Actions to take
[a] Answer these about the Newcastle dataset text, one line each, marked (i), (ii), (iii):
(i) How many roof segments were extracted, and how many points did they total?
(ii) What software processed the dataset?
(iii) What is compared to compute relative reflectance?
[b] Reproduce the stretch of the Newcastle dataset text from "Because calibrated amplitude" through "at range R.", swapping "material classification" for "surface classification".

2.1.2. Newcastle Dataset

The second dataset was collected over a suburban residential area in Newcastle, Australia, using the same UAV-mounted RIEGL miniVUX-3UAV LiDAR sensor paired with a Sony Alpha series RGB camera. The dataset was processed with RiPROCESS, which implements extrabytes to store additional attributes such as reflectance. The RGB imagery was fused with the LiDAR point cloud, producing a colourised dataset with both geometric and spectral information. The raw point cloud was loaded into CloudCompare. Thirteen roof segments, including panels, were extracted from the dataset, for a total of 103,087 points (Figure 3). While RANSAC plane segmentation could be used to separate roof planes from panels, it required manual parameter tuning for each roof segment due to variations in slope, orientation, and roof structure. This limitation significantly increased preprocessing time and highlighted scalability issues for large-scale projects.

Instead, the reflectance attribute provided by the LiDAR was used as the primary discriminator. Reflectance is derived from amplitude but corrects for range dependency, making it more suitable for distinguishing surface materials across multiple scan positions. The amplitude formula is a ratio, given in the units of decibels (dB) [13].

$$A_{db}=10·\mathrm{l}\mathrm{o}\mathrm{g}({\displaystyle \frac{P_{echo}}{P_{DL}}})$$

(1)

where $A_{db}$ is the amplitude in decibels, $P_{echo}$ is the optical input power and $P_{DL}$ is the minimal detectable input power.

Because calibrated amplitude suffers from range dependence, it is not ideal for material classification. Reflectance instead expresses the fraction of incident optical power reflected by a surface at a given wavelength. Relative reflectance can be computed by comparing the amplitude of a target surface to that of a calibrated reference surface at the same range [13]. The formula for relative reflectance is:

$${\rho }_{rel}=A_{db}-A_{dB.ref}\mathrm{(R)}$$

(2)

where ${\rho }_{rel}$ is the relative reflectance in decibels, $A_{db}$ is the calibrated amplitude and $A_{dB.ref}$(R) is the amplitude of the reference target at range R.

Dataset excerpt
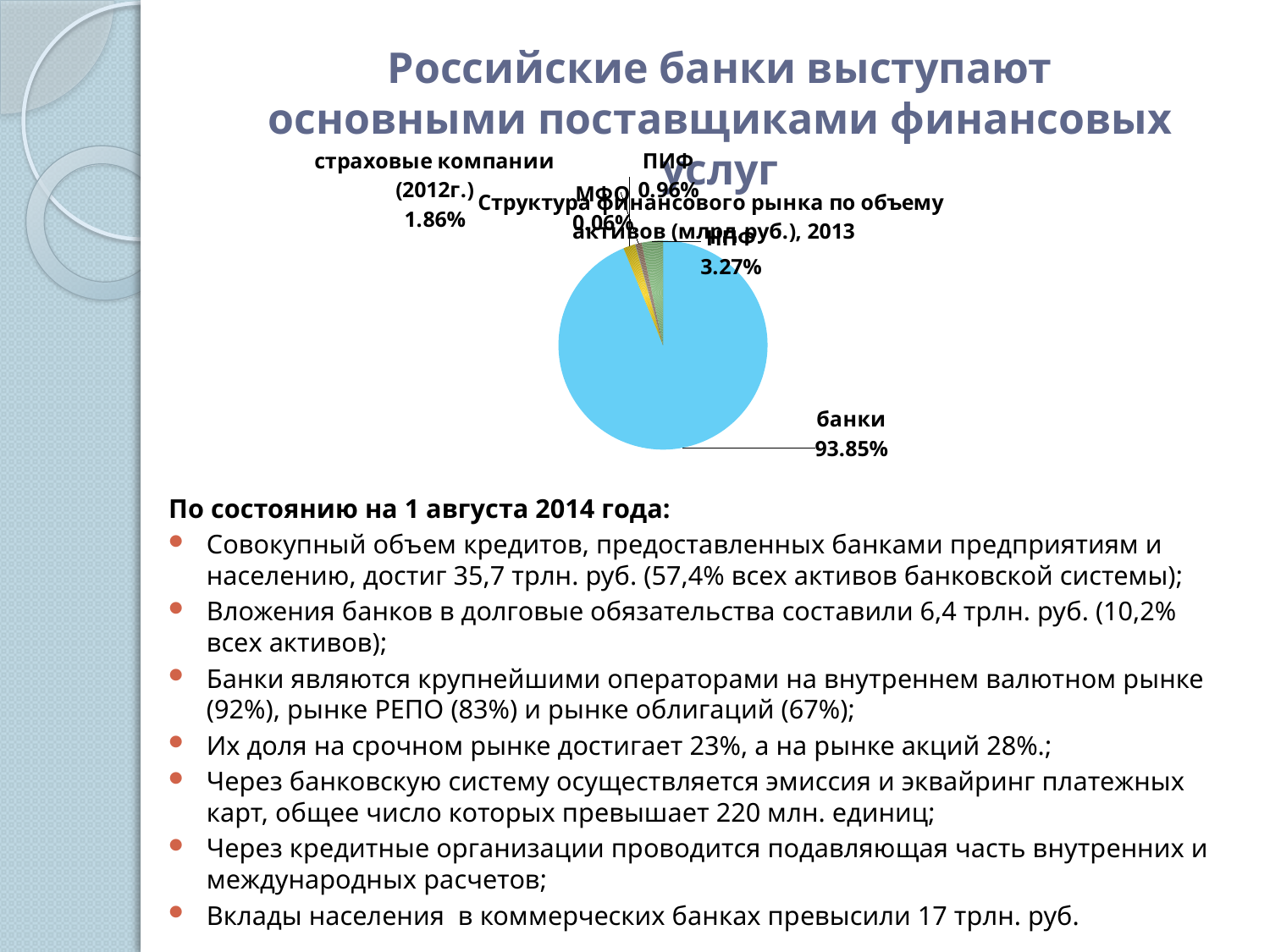
What share of the pie does НПФ hold? 3.27% What is the title of the pie chart? Структура финансового рынка по объему активов (млрд.руб.), 2013 What share of the pie does ПИФ hold? 0.96% How many slices does the pie chart have? 5 What is the difference in percentage points between the share for НПФ and the share for страховые компании (2012г.)? 1.41 What share of the pie does банки hold? 93.85% Which category has the largest slice of the pie? банки Which category has the smallest slice of the pie? МФО What kind of chart is shown on the slide? pie chart Which is larger, the share for НПФ or the share for ПИФ? НПФ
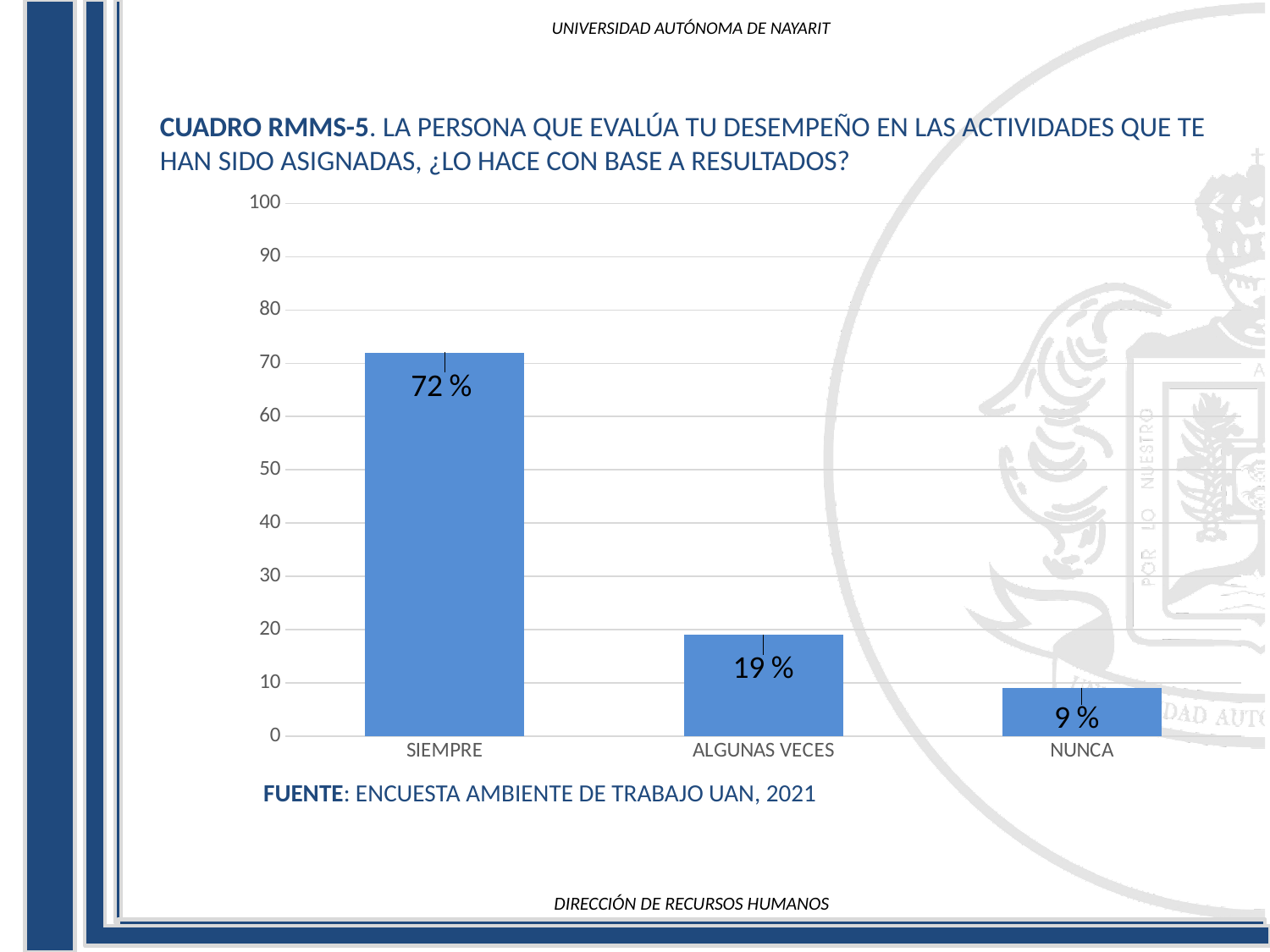
What is the difference between the values for SIEMPRE and ALGUNAS VECES? 53 % What is the value for SIEMPRE? 72 % What is the difference between the values for ALGUNAS VECES and NUNCA? 10 % What is the value for NUNCA? 9 % Do the values rise or fall from left to right along the x axis? fall What kind of chart is shown on the slide? bar chart Is the value for SIEMPRE greater or less than 50? greater What is the value for ALGUNAS VECES? 19 % Which is larger, the value for ALGUNAS VECES or the value for NUNCA? ALGUNAS VECES Which category has the highest value? SIEMPRE Which category has the lowest value? NUNCA How many categories are shown on the x axis? 3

Answers in order
[a]
(i) Thirteen roof segments, totaling 103,087 points.
(ii) RiPROCESS.
(iii) The amplitude of a target surface and that of a calibrated reference surface at the same range.

[b]
Because calibrated amplitude suffers from range dependence, it is not ideal for surface classification. Reflectance instead expresses the fraction of incident optical power reflected by a surface at a given wavelength. Relative reflectance can be computed by comparing the amplitude of a target surface to that of a calibrated reference surface at the same range [13]. The formula for relative reflectance is:

$${\rho }_{rel}=A_{db}-A_{dB.ref}\mathrm{(R)}$$

(2)

where ${\rho }_{rel}$ is the relative reflectance in decibels, $A_{db}$ is the calibrated amplitude and $A_{dB.ref}$(R) is the amplitude of the reference target at range R.